13 \13\UTC octubre \13\UTC 2010

Algunos lloran y llaman patéticamente a su madre, (yo lo hice la primera vez), pero la mayoría aprietan los dientes y muerden la poca vida que les queda. Es rápido, una vez que te preguntan si quieres venda todo va cuesta abajo. Fui fusilado dieciséis veces por cuatro ejércitos a lo largo varias guerras, reconozco que llegó a ser adictivo, pero la soledad me hizo pasarme al otro lado. Después de otras tantas batallas y haber ejecutado al menos doscientos hombres, esta noche, entre los cadáveres, alguien vuelve a la vida, parece que por fin he encontrado un semejante.

 

 

 

reencuentro

13 \13\UTC octubre \13\UTC 2010

Algunos lloran, otros en cambio maldicen, pero la mayoría callan, albergando en secreto la certeza de que la pesadilla se desvanecerá de un momento a otro.

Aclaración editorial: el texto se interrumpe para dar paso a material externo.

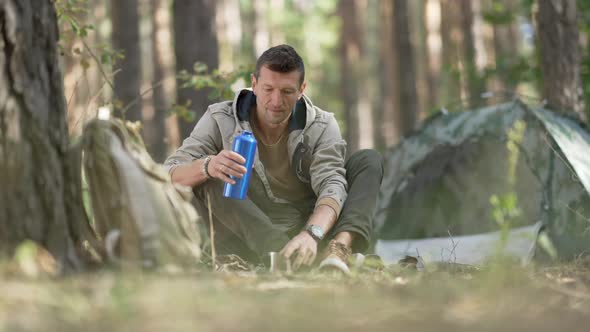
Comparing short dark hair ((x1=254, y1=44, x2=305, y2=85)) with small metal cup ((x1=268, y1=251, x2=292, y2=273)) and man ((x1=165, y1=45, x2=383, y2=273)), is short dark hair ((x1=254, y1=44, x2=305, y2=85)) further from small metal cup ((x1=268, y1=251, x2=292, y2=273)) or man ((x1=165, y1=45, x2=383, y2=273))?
small metal cup ((x1=268, y1=251, x2=292, y2=273))

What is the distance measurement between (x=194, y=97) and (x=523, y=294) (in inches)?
180

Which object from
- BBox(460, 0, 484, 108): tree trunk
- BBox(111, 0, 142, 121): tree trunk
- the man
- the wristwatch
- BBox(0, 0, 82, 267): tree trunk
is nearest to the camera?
BBox(0, 0, 82, 267): tree trunk

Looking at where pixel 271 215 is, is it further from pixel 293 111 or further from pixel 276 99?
pixel 276 99

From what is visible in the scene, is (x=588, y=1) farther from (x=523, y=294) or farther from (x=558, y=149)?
(x=523, y=294)

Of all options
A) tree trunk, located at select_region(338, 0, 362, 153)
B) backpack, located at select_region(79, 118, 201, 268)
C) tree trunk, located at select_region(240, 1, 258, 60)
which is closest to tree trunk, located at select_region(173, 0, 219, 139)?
backpack, located at select_region(79, 118, 201, 268)

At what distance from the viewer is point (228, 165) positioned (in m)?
3.45

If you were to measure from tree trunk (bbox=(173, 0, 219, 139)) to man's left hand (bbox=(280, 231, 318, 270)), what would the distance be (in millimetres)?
3190

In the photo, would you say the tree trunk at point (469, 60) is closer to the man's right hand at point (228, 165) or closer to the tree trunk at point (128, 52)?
the tree trunk at point (128, 52)

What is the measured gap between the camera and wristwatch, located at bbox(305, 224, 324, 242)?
3.62 meters

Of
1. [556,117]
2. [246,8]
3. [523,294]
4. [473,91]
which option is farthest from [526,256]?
[246,8]

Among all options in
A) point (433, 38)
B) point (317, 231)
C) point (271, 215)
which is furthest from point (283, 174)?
point (433, 38)

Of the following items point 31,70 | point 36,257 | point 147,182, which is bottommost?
point 36,257

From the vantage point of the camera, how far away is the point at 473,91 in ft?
40.0

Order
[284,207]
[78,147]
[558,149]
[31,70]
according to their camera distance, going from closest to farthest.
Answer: [31,70] < [78,147] < [284,207] < [558,149]
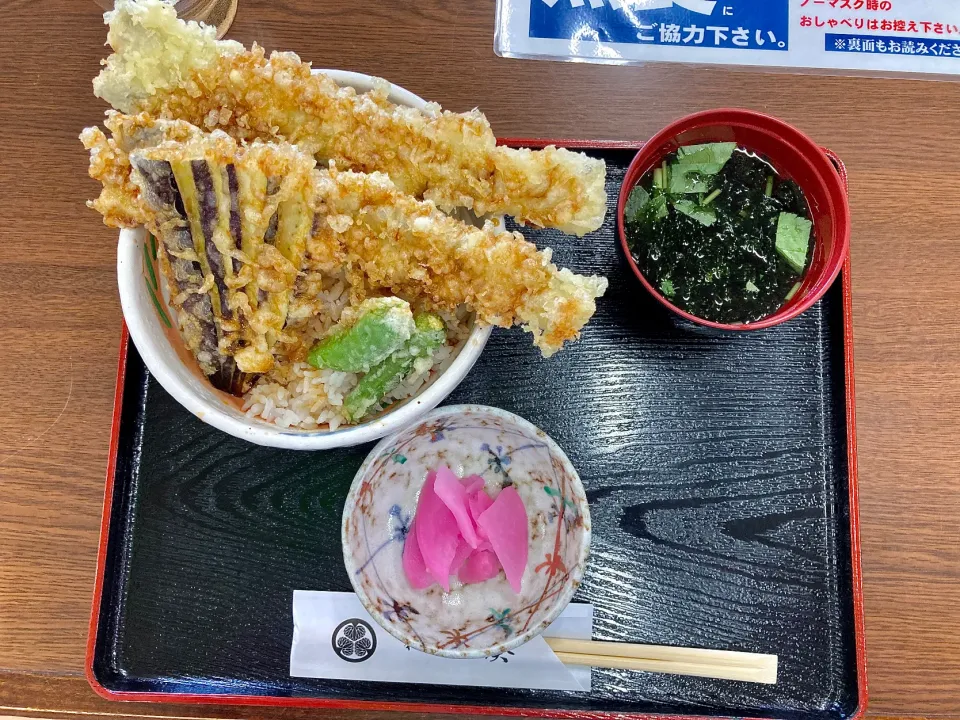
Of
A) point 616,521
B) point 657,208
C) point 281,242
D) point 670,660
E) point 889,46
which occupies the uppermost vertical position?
point 889,46

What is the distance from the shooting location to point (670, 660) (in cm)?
133

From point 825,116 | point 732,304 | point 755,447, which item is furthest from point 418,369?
point 825,116

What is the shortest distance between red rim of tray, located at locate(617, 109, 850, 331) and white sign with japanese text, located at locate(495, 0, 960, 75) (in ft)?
1.30

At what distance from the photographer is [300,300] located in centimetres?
115

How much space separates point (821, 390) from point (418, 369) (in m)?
0.94

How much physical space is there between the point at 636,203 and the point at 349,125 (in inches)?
24.9

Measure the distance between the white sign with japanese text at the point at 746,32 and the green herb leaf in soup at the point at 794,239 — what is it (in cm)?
53

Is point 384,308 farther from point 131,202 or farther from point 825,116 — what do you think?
point 825,116

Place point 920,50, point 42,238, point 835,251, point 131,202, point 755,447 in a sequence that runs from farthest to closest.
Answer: point 920,50, point 42,238, point 755,447, point 835,251, point 131,202

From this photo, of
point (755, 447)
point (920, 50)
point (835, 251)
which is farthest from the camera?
point (920, 50)

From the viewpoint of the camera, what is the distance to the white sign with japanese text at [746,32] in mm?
1669

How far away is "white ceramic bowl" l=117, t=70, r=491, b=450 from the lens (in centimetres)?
108

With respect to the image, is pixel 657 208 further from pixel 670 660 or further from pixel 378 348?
pixel 670 660

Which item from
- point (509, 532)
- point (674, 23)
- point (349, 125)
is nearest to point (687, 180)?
point (674, 23)
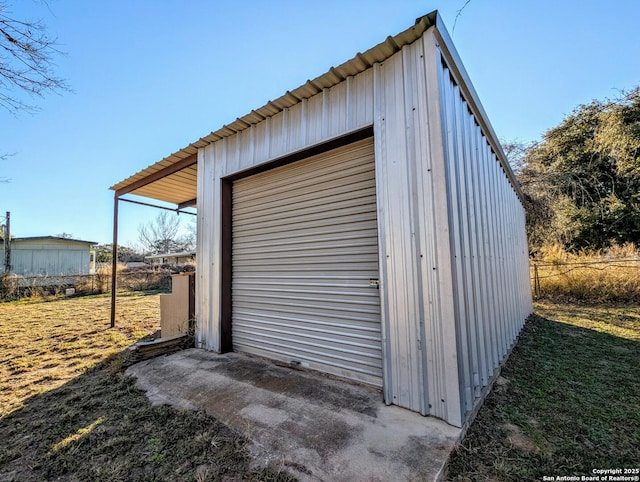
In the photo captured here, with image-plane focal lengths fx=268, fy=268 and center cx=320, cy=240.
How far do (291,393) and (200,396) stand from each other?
2.55 feet

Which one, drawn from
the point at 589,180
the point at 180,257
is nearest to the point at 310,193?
the point at 589,180

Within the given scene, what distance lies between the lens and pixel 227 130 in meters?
3.47

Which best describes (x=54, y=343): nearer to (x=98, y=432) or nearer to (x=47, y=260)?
(x=98, y=432)

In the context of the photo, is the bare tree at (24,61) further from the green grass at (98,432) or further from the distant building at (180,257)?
the distant building at (180,257)

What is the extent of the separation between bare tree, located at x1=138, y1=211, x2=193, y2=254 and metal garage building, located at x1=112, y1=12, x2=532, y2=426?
2485 cm

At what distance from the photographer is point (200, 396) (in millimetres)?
2289

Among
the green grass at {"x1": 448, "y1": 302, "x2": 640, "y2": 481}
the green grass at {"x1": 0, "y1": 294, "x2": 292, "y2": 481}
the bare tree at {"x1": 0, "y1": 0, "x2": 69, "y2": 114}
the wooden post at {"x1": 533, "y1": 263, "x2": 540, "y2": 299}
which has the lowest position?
the green grass at {"x1": 448, "y1": 302, "x2": 640, "y2": 481}

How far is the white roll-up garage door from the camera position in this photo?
248 centimetres

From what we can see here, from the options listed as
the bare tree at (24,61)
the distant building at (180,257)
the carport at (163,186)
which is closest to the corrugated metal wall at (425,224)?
the carport at (163,186)


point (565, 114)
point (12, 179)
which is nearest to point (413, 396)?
point (12, 179)

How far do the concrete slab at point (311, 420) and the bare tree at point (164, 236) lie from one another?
25.8 metres

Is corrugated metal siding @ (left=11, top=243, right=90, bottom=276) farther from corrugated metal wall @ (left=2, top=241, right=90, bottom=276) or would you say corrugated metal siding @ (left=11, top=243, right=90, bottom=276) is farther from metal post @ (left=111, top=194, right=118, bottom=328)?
metal post @ (left=111, top=194, right=118, bottom=328)

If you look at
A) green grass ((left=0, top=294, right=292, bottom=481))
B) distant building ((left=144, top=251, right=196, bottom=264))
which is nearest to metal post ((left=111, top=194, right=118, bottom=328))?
green grass ((left=0, top=294, right=292, bottom=481))

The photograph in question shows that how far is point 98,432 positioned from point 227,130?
3212 millimetres
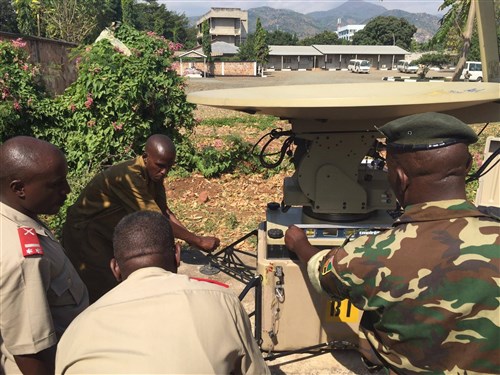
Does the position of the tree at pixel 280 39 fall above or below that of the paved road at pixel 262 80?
above

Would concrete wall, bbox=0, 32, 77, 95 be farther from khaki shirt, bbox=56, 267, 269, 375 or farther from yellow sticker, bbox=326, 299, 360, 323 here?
khaki shirt, bbox=56, 267, 269, 375

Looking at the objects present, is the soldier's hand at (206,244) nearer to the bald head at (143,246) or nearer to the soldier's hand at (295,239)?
the soldier's hand at (295,239)

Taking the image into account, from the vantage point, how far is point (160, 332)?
1.24 m

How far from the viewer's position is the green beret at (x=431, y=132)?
63.5 inches

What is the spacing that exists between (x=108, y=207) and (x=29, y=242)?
4.82ft

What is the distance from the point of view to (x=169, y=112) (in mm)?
7738

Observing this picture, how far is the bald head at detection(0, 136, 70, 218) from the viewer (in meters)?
1.81

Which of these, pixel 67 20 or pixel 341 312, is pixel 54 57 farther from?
pixel 67 20

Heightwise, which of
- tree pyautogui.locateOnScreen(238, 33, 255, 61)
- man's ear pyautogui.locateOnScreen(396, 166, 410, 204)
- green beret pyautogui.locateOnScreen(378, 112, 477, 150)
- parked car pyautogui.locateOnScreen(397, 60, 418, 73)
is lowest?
man's ear pyautogui.locateOnScreen(396, 166, 410, 204)

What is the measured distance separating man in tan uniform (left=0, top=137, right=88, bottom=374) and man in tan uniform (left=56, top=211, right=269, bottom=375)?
1.21ft

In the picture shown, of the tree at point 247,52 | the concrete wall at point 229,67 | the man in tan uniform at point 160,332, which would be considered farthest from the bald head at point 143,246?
the tree at point 247,52

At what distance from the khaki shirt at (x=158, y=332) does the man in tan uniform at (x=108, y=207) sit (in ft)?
5.53

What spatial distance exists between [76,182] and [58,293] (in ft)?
16.0

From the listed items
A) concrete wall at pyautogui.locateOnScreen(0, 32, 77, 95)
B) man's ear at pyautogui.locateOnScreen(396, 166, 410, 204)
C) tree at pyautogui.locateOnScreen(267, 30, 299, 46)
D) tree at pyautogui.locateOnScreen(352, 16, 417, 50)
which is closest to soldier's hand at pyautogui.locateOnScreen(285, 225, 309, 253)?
man's ear at pyautogui.locateOnScreen(396, 166, 410, 204)
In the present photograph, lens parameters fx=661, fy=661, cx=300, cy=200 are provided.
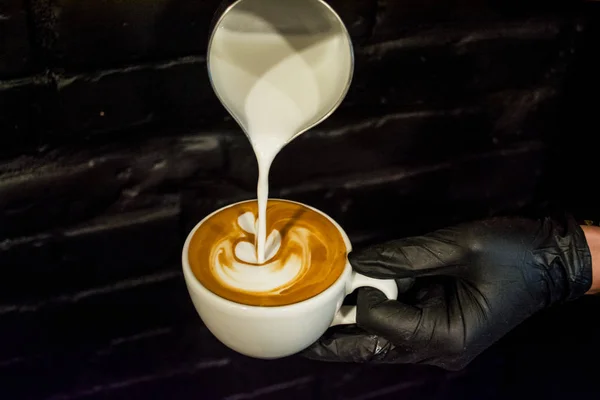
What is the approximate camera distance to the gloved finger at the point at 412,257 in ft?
2.26

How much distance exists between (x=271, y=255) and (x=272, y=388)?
0.44 meters

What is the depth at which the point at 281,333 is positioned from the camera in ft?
2.07

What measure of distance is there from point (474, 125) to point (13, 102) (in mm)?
584

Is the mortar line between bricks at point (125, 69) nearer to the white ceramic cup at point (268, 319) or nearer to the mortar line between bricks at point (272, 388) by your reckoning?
the white ceramic cup at point (268, 319)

Algunos días, como hoy, yo también lloro, es sólo una pequeña lucha, apenas unos segundos en los que llego a creer que lo lograré, que no accionaré el interruptor, que por fin el orgullo me sacará de aquí sin pensar en las consecuencias. Pero no, como se espera de mí, bajo la palanca y Joseph Felder, mi vecino y amigo de la infancia, se convulsiona absurdamente en la silla y, otra vez, vuelve ese olor.

 

 

 

comida familiar

22 \22\UTC septiembre \22\UTC 2010

Y dio otro bocado.
–Esto no es necesario –murmuró ella con los ojos todavía llorosos.
–Entonces no comas –contestó él rebañando un poco más el hueso.
–Por favor, deja de comer –le suplicó con un hilito de voz.
–Se lo advertí, les dije que lo haría –respondió sin mirarla–. Yo cumplo mis promesas, ya lo sabes –añadió  alargando su mano hasta otro pedazo carne.
Ella rompió a llorar. Se levantó de la mesa lentamente y arrastró sus pies por el pasillo, en  el nuevo y extraño silencio de la casa.